━━━ Supplied records ━━━

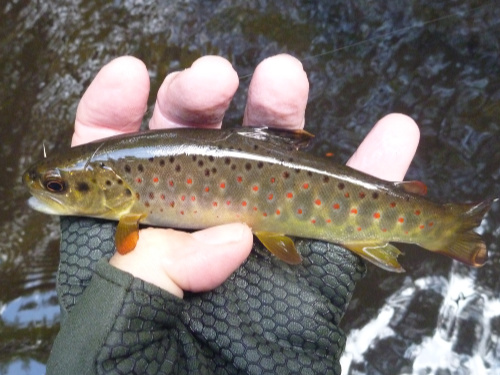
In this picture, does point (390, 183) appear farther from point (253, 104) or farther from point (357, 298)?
point (357, 298)

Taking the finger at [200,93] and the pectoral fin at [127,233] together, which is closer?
the pectoral fin at [127,233]

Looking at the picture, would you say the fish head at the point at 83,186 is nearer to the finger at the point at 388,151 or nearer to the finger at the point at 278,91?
the finger at the point at 278,91

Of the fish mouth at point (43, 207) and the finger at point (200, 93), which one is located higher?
the finger at point (200, 93)

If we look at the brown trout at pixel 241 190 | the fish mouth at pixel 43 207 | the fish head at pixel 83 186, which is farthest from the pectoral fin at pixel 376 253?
the fish mouth at pixel 43 207

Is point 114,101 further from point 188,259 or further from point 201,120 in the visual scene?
point 188,259

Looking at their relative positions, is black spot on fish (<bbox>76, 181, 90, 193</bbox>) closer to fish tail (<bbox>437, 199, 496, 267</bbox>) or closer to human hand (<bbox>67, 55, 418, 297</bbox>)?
human hand (<bbox>67, 55, 418, 297</bbox>)

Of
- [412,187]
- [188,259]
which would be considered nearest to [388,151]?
[412,187]
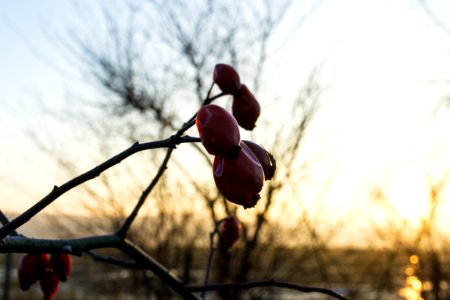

━━━

Set task: Lay out every line of the listing above as a numbered list, skipping blank lines. Omit the pictures from your answer.

Response:
1. In this picture, does point (390, 183) appear farther from point (253, 104) or farther from point (357, 298)?
2. point (357, 298)
3. Taking the finger at [200,93] and the pectoral fin at [127,233] together, which is closer?
4. the pectoral fin at [127,233]
5. Looking at the picture, would you say the fish head at the point at 83,186 is nearer to the finger at the point at 388,151 or nearer to the finger at the point at 278,91?
6. the finger at the point at 278,91
7. Of the fish mouth at point (43, 207) and the finger at point (200, 93), which one is located higher?
8. the finger at point (200, 93)
9. If we look at the brown trout at pixel 241 190 | the fish mouth at pixel 43 207 | the fish head at pixel 83 186, which is farthest from the pectoral fin at pixel 376 253?
10. the fish mouth at pixel 43 207
11. Is point 114,101 further from point 188,259 or further from point 201,120 in the visual scene?
12. point 188,259
13. Looking at their relative positions, is black spot on fish (<bbox>76, 181, 90, 193</bbox>) closer to fish tail (<bbox>437, 199, 496, 267</bbox>) or closer to human hand (<bbox>67, 55, 418, 297</bbox>)?
14. human hand (<bbox>67, 55, 418, 297</bbox>)
15. Of
16. - [412,187]
17. - [188,259]
18. which would be considered nearest to [388,151]?
19. [412,187]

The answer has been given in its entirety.